Saving the cow
A few days ago, quite by accident, I came across a 5 peso note. Because foreigners only use CUC we get used to thinking in dollars (USD that is – the same rate – less the exchange rate) so it was a new experience for me to have in my hand currency in which Cuban Nationals are paid, and which is probably illegal for me to use.
I was hungry. No, I felt like eating something, hunger is when you have nothing to eat. There is no hunger in Cuba, just a shortage of crops destroyed by Ike and Gustav. There are 24 pesos to the CUC. The price of a tuna sandwich in a hotel is about 3CUC, so I bought a ham roll from a street trader. It cost 10 Pesos. Seemed good value to me, but later in the day, I met a teacher. He paints pictures for tourists. The reason he does not teach is because his salary is enough to buy one bread roll from the street each day. Or perhaps one meal a month in a tourist restaurant.
When I stared in business, we often had a problem funding new development, I would ask ' how do you feed the cow while the grass grows?' Once you understand how this is done, many things are possible. So, how do Cubans manage to survive? If I knew the answer to that question, it would solve a problem that has bothered me ever since I came here.

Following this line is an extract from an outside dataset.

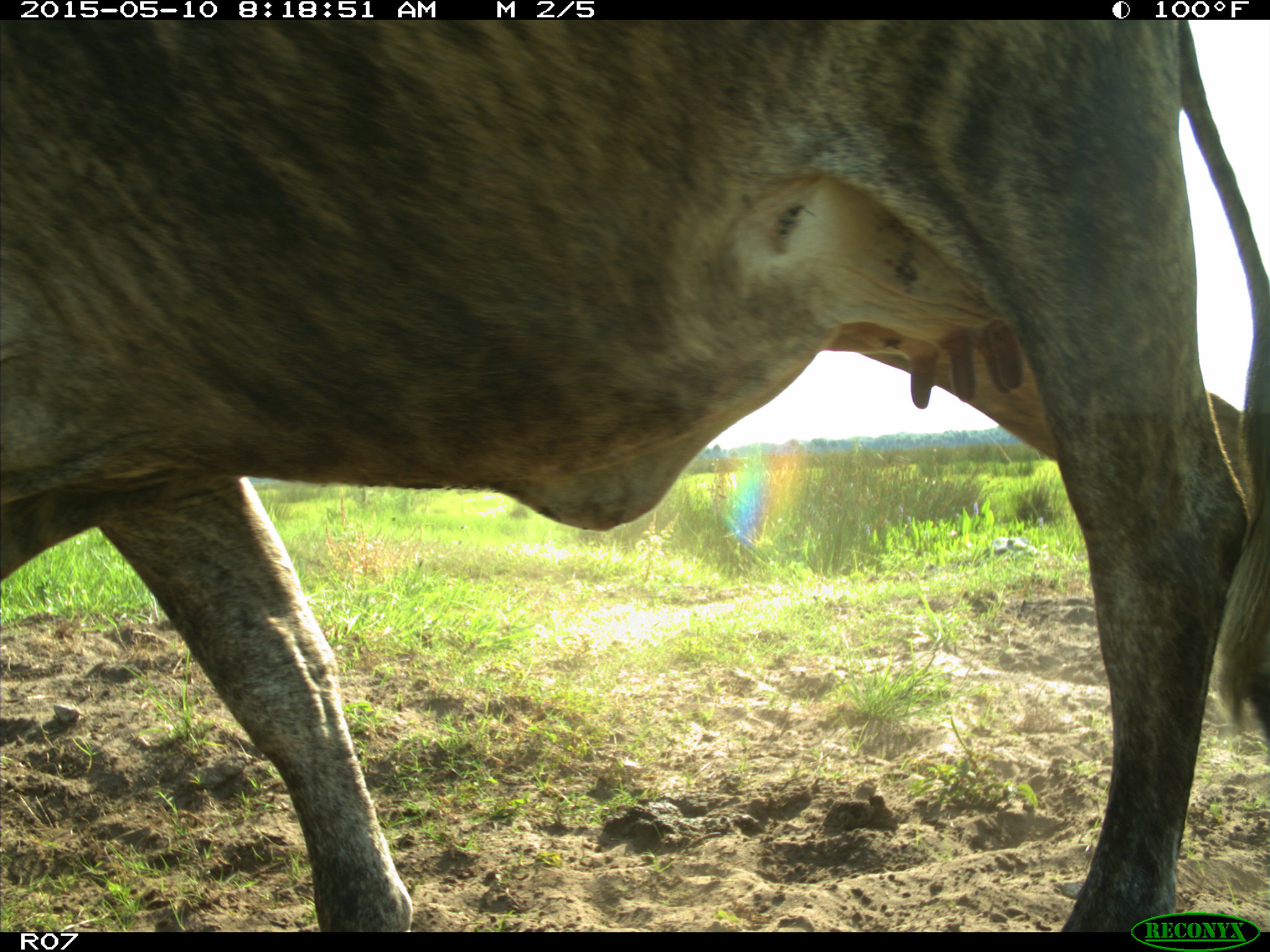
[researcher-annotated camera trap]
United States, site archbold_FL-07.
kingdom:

It is interesting to note that in Cuba, the penalty for illegal slaughter of a cow is 30 years imprisonment. But I digress........
A little later I saw a particularly fine, but sadly disintegrating building. I wanted to take a picture, so
I asked the owner. “Go ahead” he said, smiling. “Why not take one of my sister too, she lives here – and our grandmother.” A digital picture is free, but value is a different matter. Everyone was satisfied, and I had a photo that I treasure.
It is difficult see what Cubans have to be happy about. But they are. Ok, they have glorious weather (when Hurricanes are not destroying their homes and crops). They have free health care and education. But in the face of the US embargo, goods and services are hard to find. In many respects life here is not a million miles from what it was like in the UK after the second world war. We had rationing of food and basics, cars were for people who needed them, like doctors, the police, and government officials. Furniture was as basic as it gets unless your rich aunt died and left some to you.
When Margaret Thatcher said “there is no such thing as society” she was speaking about the country of which she was Prime Minister, and she was not far from the truth. Come to Cuba and one sees society functioning in a way that probably only historians or social anthropologists understand.
Now, the UK has a similar standard of living to the US, with many of it's problems. Part of this may be due to the Marshall Plan. The question is, what would life be like in Cuba, if instead of the embargo, it too had a 'Marshall Plan?' Would they remain happy, or would they succumb to the joys of materialism?
I was reminded of the story of the rich American, on holiday in the Caribbean, who on seeing a young man fishing, asked “how many fish do you catch.”
“Enough to feed my family.” The American said to him, “if you were to borrow some money, you could buy a boat, go to sea for a week at a time, catch more fish, sell them at market, buy another boat and employ others to fish for you, set up a company to export the fish, and when you are my age, you could retire to a place by the sea.”
“And what would I do when I am old like you and have my house by the sea?”
“Well, then you would have time to fish.”
Somehow, Cubans have managed to find not only a balance, where the demands for daily food are met and there is time to socialise, but they also give. Nobody goes without, sharing is a way of life, and there is a pleasure in helping that many in the grasping 'greed-is-good' west do not understand. I wonder what would happen if Cuba, as well as sending tens of thousands of doctors, healthcare professionals and teachers to the developing nations, were to give us lessons in 'how to be happy?' But then would we want to exchange it for our view of 'right'?